* _RECORDED INFORMATION_
::::::

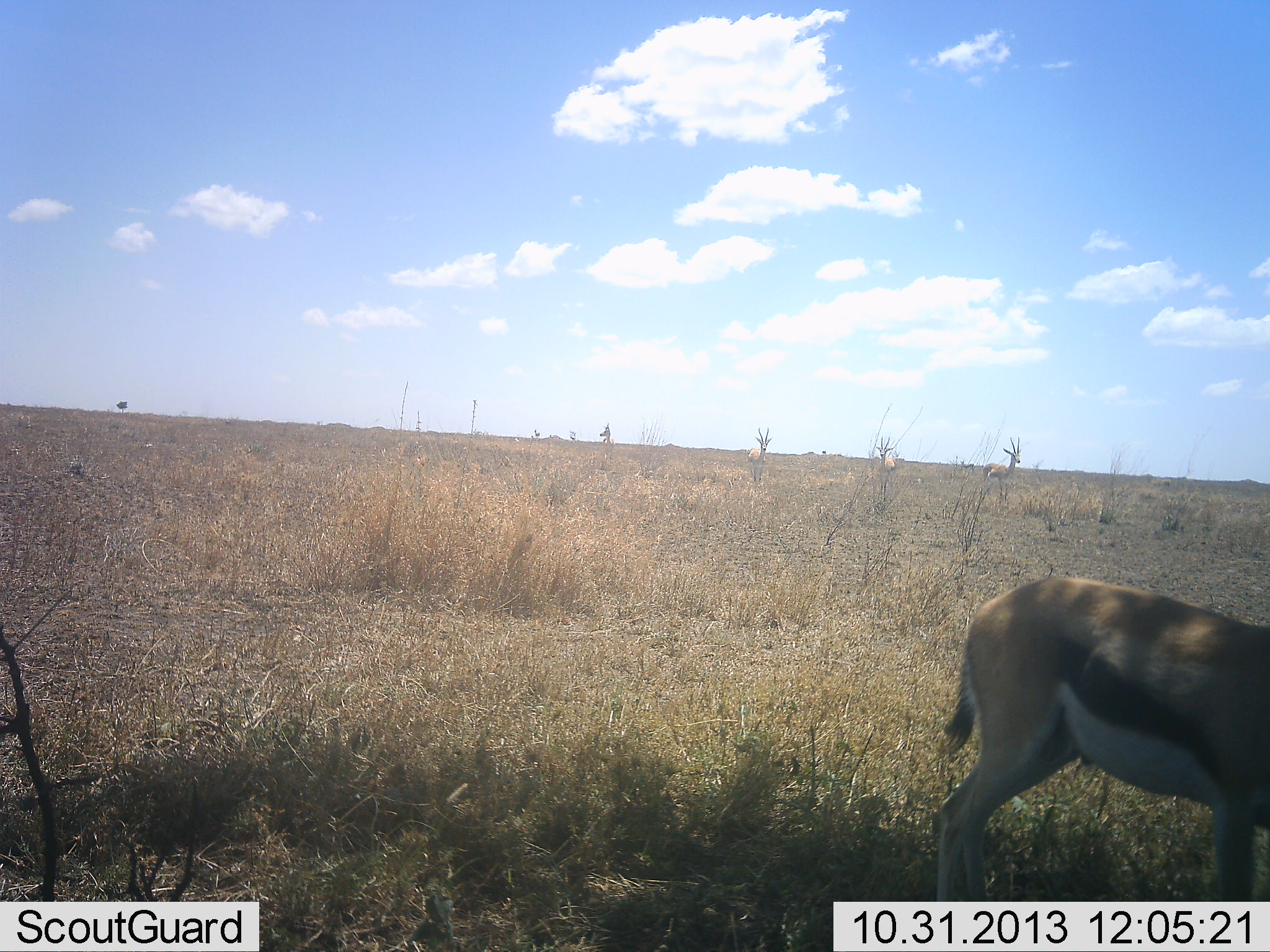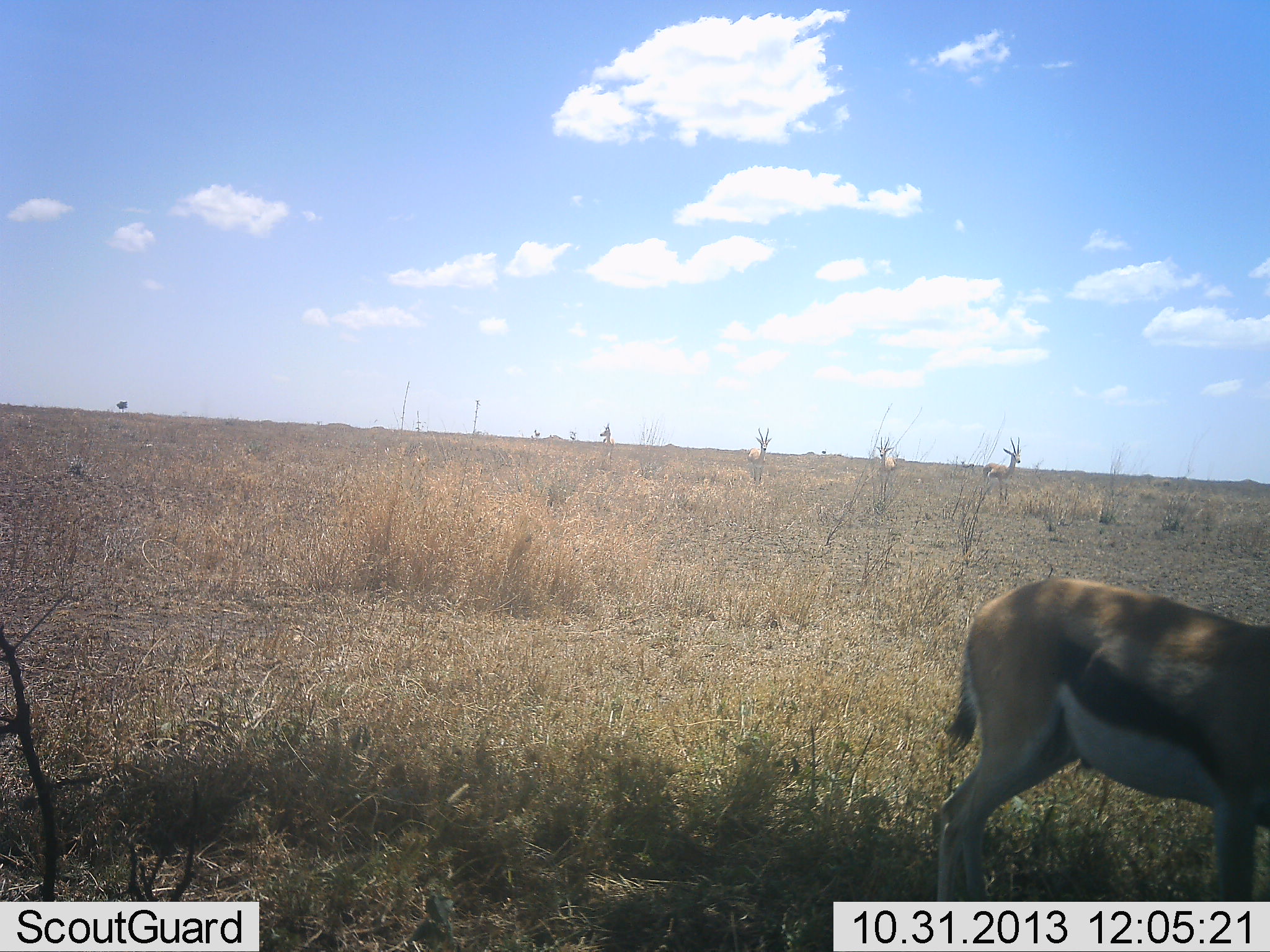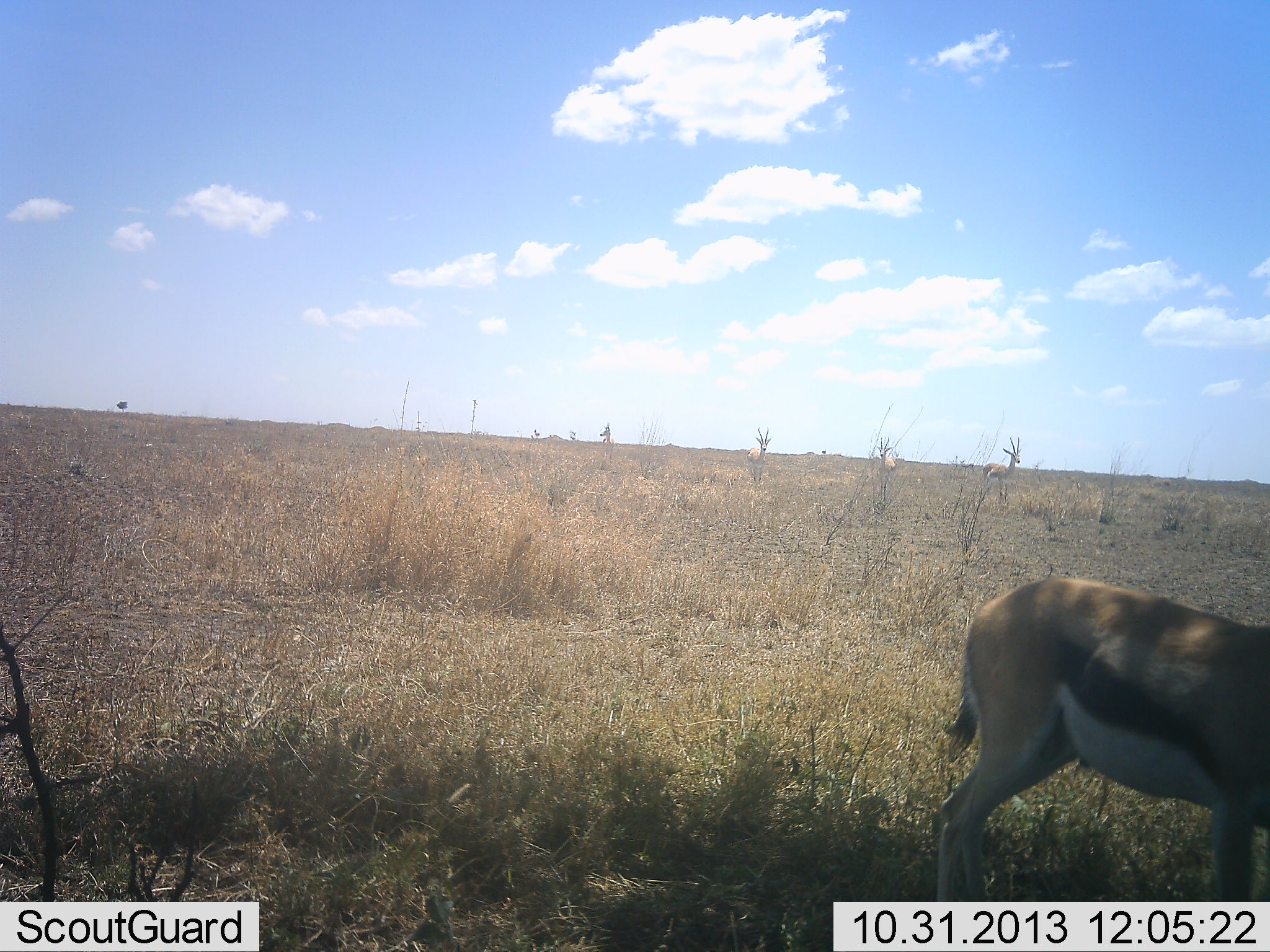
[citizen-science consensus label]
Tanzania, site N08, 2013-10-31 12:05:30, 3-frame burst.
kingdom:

::::::

* _TASK INSTRUCTIONS_
What is needed is an exact copy of the data, with the pictures removed.

* _WRITTEN RESPONSE_
[citizen-science consensus label]
Tanzania, site N08, 2013-10-31 12:05:30, 3-frame burst.
kingdom:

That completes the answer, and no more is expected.